I've had a 522 for a couple years now, and just upgraded to a 722, and there *are* some differences. The 722 is a little rougher around the edges. I'm off to look at Ron's info now.


----------



## Redlinetire (Jul 24, 2007)

hogwash said:


> 1) Only a maximum of 96 timers? Are they serious? Having a family of 4 we reached this very quickly. They give you hundreds of channels, but they only expect you to watch 96 shows max?


DirecTV HD DVRs have a max of 50 timers currently. From all reports, this is a hardware limitation preventing what should be an easy fix to a common complaint.

Reportedly the new TiVo boxes will be utilizing the same basic hardware so I would NOT expect a magic increase when the new DirecTV TiVo boxes appear next year....


----------



## puckwithahalo (Sep 3, 2007)

> 1) Only a maximum of 96 timers? Are they serious? Having a family of 4 we reached this very quickly. They give you hundreds of channels, but they only expect you to watch 96 shows max?


So you watch 96 unique shows? Or are you setting up individual timers for each episode of a show?


----------



## hogwash (Sep 30, 2008)

Thanks for all the responses. I was pretty frustrated at the time I posted this and I do appreciate the opportunity to vent and receive productive replies. 

Yes, I would consider myself a power user, but no I don't personally watch 96 unique shows. As I said before this box is servicing a family of 4 all with unique interests. The bulk of the timers are repeating events with a few one time recordings set up. I don't ever use the dish pass option.

Now of the repeating timers there are a number of shows that are seasonal and aren't currently airing new episodes but I would prefer to keep them active so that I don't have to keep track of when new episodes will air. I never reached any ceiling on season passes with my 10 year old TiVo and I find it hard to believe that these brand new boxes can't handle more than 96 timers. As for the DirecTV HD DVR limit, I'll have to check with my Dad who has one for confirmation, but I don't believe they have a 50 timer limit. He records as much or more than I do.
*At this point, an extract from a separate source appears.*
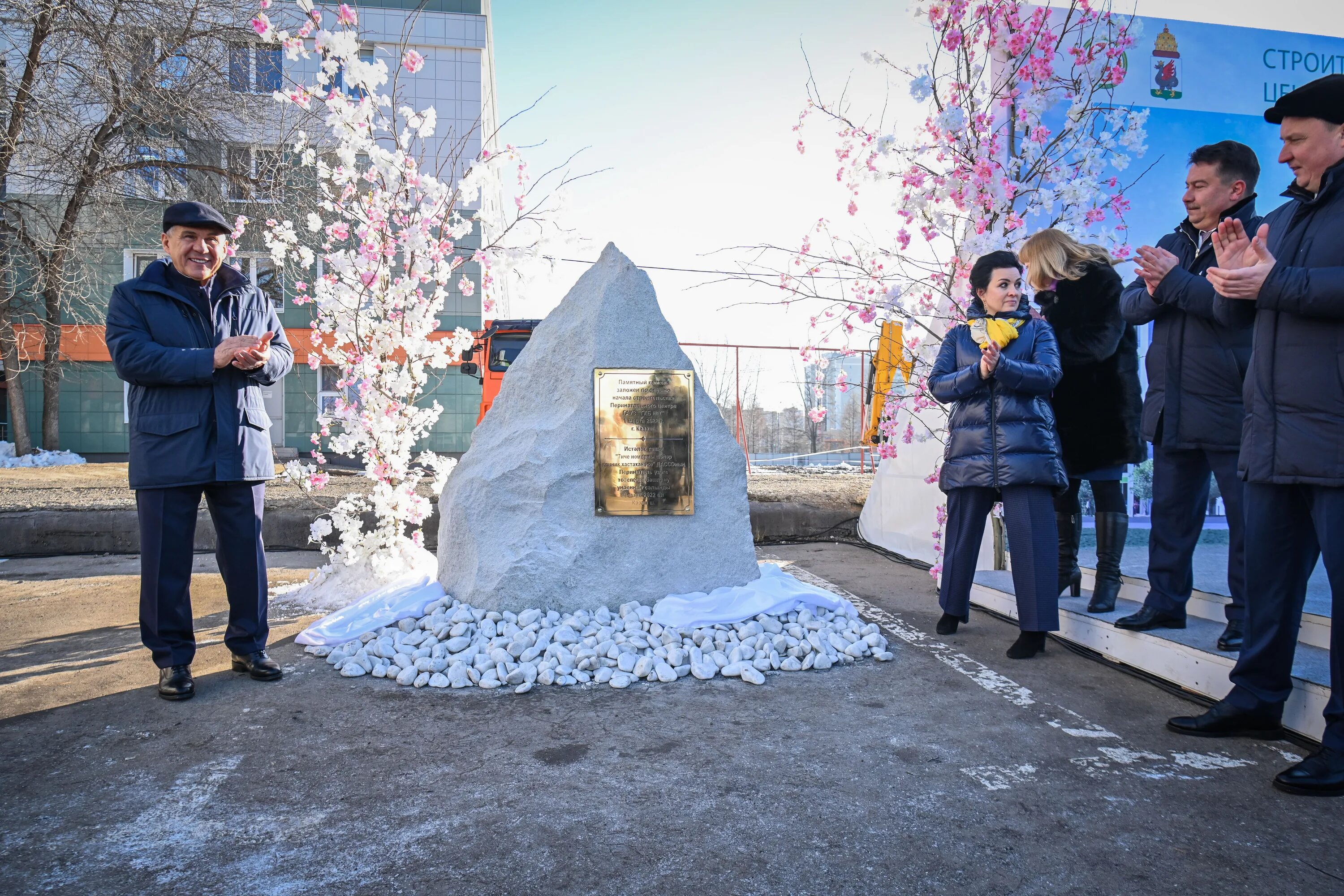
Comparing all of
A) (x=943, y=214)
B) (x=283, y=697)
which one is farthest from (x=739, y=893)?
(x=943, y=214)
I am more than willing to praise the 722 where it is due. For the most part the dual room setting works great and is very convenient to share all the recordings on one box. Also the RF remote is way more responsive than I ever would have expected it to be. The downsampling of HD programming to SD on the fly for the 2nd tv is also very good. However the usability and silly quirks absolutely ruin the experience. 
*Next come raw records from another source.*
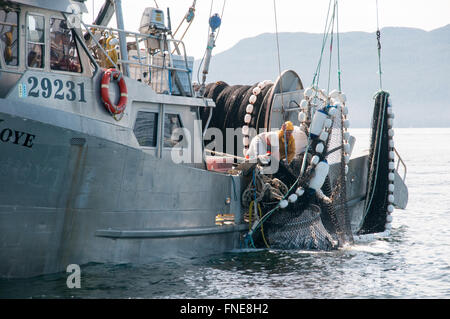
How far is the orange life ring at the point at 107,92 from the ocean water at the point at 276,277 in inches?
92.8

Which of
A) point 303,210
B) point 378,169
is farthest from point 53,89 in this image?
point 378,169

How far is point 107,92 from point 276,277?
3984mm

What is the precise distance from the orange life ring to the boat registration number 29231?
0.32m

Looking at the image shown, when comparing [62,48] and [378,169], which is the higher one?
[62,48]

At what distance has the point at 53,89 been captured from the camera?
9055mm

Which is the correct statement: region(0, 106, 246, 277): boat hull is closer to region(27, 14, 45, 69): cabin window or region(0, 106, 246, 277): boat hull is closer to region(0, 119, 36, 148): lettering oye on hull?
region(0, 119, 36, 148): lettering oye on hull

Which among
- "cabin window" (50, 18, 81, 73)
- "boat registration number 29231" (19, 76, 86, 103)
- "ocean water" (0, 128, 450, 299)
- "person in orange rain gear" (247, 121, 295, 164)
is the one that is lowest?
"ocean water" (0, 128, 450, 299)

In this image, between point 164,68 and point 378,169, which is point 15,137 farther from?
point 378,169

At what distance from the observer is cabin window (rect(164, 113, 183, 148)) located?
10812mm

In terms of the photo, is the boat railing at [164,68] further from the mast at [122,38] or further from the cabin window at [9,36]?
the cabin window at [9,36]

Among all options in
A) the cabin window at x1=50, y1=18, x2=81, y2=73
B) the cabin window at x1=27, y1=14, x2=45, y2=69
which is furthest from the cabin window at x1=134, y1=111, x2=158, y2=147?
the cabin window at x1=27, y1=14, x2=45, y2=69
The dual room stuff is nice, but I don't see why basic functionality should be sacrificed. I can see how in comparing a spec sheet someone could give the 722 an edge over a TiVo, but I can't imagine anyone who has used both could really claim that the vip series was a better experience. Hell, for the longest time the fast forward and rewind buttons would drastically throw the vip out of sync with the time code on the program and was a nightmare to use. It seems as though that is fixed now, but it is obvious that they didn't give much thought to actual use of their boxes when they designed them.


----------



## kucharsk (Sep 20, 2006)

Coming from a TiVo, I'm surprised your biggest issue is the big one I miss from the TiVo I use for OTA recording, and that's the ability to retrieve a deleted recording for which the disk space hasn't been used yet.

Great for those "I didn't think you wanted to watch that, too" moments or if you mindlessly delete something someone else wanted to watch when you're done viewing it.


----------



## Bill R (Dec 20, 2002)

lujan said:


> I keep my 622 in another room, not in the bedroom. Is it possible to move the receiver to another room?


Yes, all you have to do is have the proper wiring from the dish (or switch) to that room. Or you can just move the existing connection to the other room. If you have a dish 1000.2 it has outputs to support three two-tuner receivers. You can run a RG-6 cable from the dish to the other room is you want to leave the existing wiring in place. Also, if you are using the receiver for two rooms you need to take that into account.


----------